Let us now say a few words about cinematography. Or at least a few more than the recent Oscarcast did when it found time for Kristen Stewart and that interpretive dance debacle — but no more than a few table scraps, time-wise, for the special Oscar that went to Gordon Willis. After all, Willis merely shot the “Godfather” movies, All the President’s Men, several of the best Woody Allen movies and on and on to the moon.
Sometimes, it seems as if the one ’70s Hollywood movie in the photographic pantheon that Willis didn’t shoot was director Terrence Malick’s pastoral masterpiece. Nonetheless, it had one of the great camerawork ‘A’-teams ever: Francois Truffaut right-hand Nestor Almendros, camera operator John Bailey (later a distinguished director of photography himself on films like Ordinary People and Silverado); and titan Haskell Wexler, who came in for some major mop-up after Almendros had to leave for another project.
Seeing Heaven on Blu-ray is the same kind of event it’ll presumably be when the recent restoration of The Red Shoes makes it into home release. As Gig Young kept saying in They Shoot Horses, Don’t They?: Yowza, yowza, yowza.
The Blu-ray basically replicates Criterion’s 2007 standard DVD, though adds a DTS-HD master audio soundtrack to make it even more visceral — the word cast member Sam Shepard uses to describe the movie in the first place on one of several outstanding extras. Which is pretty cool by itself: has Shepard (very personable here) ever even appeared on a talk show? No such guest shot comes to mind.
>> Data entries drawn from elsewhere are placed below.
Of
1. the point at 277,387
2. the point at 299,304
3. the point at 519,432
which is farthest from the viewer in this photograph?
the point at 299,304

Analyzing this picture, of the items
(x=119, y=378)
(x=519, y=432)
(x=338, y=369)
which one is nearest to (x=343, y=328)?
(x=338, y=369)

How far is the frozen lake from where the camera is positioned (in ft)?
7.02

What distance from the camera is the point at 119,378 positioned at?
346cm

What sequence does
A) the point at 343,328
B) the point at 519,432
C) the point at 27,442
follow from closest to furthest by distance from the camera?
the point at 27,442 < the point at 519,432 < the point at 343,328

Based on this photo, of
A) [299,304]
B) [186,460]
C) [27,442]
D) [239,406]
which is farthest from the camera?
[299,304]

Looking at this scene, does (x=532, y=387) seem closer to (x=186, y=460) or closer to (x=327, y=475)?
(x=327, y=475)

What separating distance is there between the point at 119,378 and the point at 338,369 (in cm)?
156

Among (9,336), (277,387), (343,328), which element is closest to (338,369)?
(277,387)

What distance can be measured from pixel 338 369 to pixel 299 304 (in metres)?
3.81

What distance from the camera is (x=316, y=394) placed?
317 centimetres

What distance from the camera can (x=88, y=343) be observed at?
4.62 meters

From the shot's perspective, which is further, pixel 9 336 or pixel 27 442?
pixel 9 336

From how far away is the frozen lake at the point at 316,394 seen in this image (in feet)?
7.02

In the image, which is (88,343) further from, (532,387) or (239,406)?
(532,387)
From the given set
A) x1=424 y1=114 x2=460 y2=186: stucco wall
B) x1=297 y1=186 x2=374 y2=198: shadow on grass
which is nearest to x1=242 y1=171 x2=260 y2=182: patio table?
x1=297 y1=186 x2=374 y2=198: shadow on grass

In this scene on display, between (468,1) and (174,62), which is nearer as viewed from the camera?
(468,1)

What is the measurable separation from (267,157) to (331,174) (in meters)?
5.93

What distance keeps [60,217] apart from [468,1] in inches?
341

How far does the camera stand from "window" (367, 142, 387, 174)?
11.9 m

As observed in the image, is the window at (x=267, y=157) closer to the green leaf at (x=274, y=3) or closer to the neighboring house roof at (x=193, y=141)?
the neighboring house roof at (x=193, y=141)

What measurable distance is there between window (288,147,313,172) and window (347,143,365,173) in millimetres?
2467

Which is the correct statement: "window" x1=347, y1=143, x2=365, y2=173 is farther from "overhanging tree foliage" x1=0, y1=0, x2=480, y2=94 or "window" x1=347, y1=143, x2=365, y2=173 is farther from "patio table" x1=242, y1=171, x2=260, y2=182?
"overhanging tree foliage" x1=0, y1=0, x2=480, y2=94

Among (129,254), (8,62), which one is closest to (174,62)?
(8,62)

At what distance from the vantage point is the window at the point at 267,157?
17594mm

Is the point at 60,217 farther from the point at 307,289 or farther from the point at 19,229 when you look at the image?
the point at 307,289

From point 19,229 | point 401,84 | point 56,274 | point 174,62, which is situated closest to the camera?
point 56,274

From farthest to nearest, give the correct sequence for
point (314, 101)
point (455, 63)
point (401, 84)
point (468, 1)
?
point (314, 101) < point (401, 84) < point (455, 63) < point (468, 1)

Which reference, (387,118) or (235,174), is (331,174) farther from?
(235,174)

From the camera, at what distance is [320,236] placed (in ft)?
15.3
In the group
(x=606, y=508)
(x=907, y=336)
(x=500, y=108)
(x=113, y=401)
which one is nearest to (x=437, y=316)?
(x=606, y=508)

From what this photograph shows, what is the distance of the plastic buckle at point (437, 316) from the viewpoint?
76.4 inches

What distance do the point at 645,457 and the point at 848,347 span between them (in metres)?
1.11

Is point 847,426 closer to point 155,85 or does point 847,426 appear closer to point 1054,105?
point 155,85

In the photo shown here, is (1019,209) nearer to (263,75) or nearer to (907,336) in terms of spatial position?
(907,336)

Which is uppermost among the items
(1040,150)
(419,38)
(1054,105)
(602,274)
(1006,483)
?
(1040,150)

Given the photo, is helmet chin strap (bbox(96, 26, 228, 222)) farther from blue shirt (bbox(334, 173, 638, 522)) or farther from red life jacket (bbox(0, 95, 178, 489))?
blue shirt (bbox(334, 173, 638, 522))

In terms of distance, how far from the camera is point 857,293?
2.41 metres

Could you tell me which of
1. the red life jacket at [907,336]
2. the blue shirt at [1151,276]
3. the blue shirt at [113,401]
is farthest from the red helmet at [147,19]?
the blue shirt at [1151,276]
The story goes, and Criterion’s supplements back it up in a couple places, that writer/director Malick (in what for me is the prototypical Malick film) started out with a much more elaborate script than anyone will ever see or hear. The jettisoning of verbiage initially exasperated actors who’d played their hearts out — including Richard Gere, who impresses here on a 20-minute voiceover to crisply edited film clips — but Malick was looking for something more than just a story about a Texas Panhandle love triangle (set in or just after the World War I era) that partly involves two drifter/lovers posing as brother and sister (Gere and Brooke Adams).
Without smacking us in the face with it, Heaven is really about the tension between a fading agrarian society (a tough way to live but with eye-pleasing compensations) and the industrial society that’s about to consume it. Thanks to actress Linda Manz’s sometimes ironic narration — has there ever been a voice-over that was effective in quite her manner? — it is also a memory movie. With Ennio Morricone’s score (his best, I think) dancing on a Fred-Ginger level with the photography, the movie transports us to its specific era and “puts us in the picture” on a level rarely matched.
How few color movies does Heaven call to mind? In terms of specific production design, Giant for one — because Malick was inspired by Boris Leven’s memorable work on director George Stevens’ Texas epic (the Rock Hudson-Liz Taylor house in geographical isolation vs. Shepard’s here). But in terms of color exteriors, it’s very European. Think of certain sequences in Bernardo Bertolucci’s 1900 or — to name another American film — Paul Thomas Anderson’s There Will Be Blood.
It isn’t exactly a stun-gun experience to hear that Heaven and Blood both won Oscars for cinematography. At least the voters knew (to use old Variety jargon) landmark lensing when they saw it — even if the recent Oscarcast didn’t.